Terrific photos, Cindy. I'm not sure that I would have been a submarine fan either, but the fish look amazing. Looking forward to following that next chapter.

Mary on Lake Pulaski said... #

Good for you trying the submarine....too enclosed for me!

Robby said... #

Great story told with wonderful pictures! And that submarine? I could do it, but it would definitely not be my favorite thing. Glad y'all weren't too impacted by the hurricane.

OPQuilt said... #

Very fun trip! I think you two did a great job of giving us a taste of a cruise especially all those photo showing Colonial South America--just so interesting! Welcome home!

Anne / Springleaf Studios said... #

Looks like you and Mark had a wonderful time. Love the hat photo too, and all the colorful birds.
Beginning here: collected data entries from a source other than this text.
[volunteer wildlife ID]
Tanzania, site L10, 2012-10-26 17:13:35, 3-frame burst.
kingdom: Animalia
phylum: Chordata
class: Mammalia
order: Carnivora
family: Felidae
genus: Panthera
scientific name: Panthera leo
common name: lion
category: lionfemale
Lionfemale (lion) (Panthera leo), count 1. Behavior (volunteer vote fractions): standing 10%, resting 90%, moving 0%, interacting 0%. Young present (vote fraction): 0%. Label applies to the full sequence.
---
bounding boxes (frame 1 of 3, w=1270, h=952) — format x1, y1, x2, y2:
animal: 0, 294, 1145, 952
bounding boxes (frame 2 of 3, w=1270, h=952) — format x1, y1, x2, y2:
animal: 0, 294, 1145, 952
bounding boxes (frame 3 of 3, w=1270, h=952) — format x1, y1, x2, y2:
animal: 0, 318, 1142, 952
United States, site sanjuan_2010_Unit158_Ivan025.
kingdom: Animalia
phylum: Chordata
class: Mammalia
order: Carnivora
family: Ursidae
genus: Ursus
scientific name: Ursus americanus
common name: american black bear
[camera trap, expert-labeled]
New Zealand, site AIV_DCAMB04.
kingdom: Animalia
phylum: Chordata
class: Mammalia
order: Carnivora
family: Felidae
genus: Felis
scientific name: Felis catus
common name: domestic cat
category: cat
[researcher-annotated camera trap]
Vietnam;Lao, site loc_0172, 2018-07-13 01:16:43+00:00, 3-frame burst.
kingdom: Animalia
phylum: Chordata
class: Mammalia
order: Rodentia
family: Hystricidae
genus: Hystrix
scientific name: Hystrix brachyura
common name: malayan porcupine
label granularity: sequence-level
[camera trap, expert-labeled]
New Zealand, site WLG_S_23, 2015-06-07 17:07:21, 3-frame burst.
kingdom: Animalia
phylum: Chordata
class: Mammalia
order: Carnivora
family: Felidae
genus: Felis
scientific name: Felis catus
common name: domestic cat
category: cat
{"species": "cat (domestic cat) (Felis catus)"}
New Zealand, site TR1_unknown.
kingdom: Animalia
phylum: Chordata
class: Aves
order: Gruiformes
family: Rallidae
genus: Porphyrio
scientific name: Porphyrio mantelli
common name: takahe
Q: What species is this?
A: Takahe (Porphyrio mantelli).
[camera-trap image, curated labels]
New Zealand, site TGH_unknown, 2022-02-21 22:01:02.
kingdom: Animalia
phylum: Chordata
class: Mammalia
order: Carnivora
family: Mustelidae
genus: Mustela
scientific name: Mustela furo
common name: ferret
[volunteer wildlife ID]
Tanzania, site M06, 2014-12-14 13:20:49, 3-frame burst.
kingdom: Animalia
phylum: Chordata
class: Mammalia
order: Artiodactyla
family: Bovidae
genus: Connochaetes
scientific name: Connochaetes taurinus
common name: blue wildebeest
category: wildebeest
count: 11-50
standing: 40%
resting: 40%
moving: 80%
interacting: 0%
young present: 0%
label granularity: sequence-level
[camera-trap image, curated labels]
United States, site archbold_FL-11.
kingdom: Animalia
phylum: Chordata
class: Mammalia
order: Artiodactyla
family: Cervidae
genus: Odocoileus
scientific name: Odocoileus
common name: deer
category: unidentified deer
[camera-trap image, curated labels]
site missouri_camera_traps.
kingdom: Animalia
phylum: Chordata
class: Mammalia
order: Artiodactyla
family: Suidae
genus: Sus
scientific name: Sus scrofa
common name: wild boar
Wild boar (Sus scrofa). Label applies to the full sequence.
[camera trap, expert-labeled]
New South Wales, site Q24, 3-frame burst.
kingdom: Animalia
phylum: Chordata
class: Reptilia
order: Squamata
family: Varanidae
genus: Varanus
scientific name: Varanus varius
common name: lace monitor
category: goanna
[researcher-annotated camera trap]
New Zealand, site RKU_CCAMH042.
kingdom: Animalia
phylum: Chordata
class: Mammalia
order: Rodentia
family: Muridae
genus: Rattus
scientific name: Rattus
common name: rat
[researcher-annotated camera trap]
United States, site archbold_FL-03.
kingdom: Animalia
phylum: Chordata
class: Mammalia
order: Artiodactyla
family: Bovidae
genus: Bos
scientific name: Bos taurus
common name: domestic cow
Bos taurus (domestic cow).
The kids and I took one of those submarine rides when we were in St Thomas.

Terri said... #

This looks like such a fun day! Love seeing all the beautiful scenery and ocean views. I would have loved seeing that animal sanctuary with the macaws. And that submarine excursion - how cool! Thanks for sharing your adventures!

Jenny - the lilac cat said... #

Thanks so much for taking us along on your wonderful holiday. Realistically these aren't places I am ever likely to get to as I'm the other side of the pond but found your trip absolutely fascinating. So wonderful to start the next phase of your life together in such a way.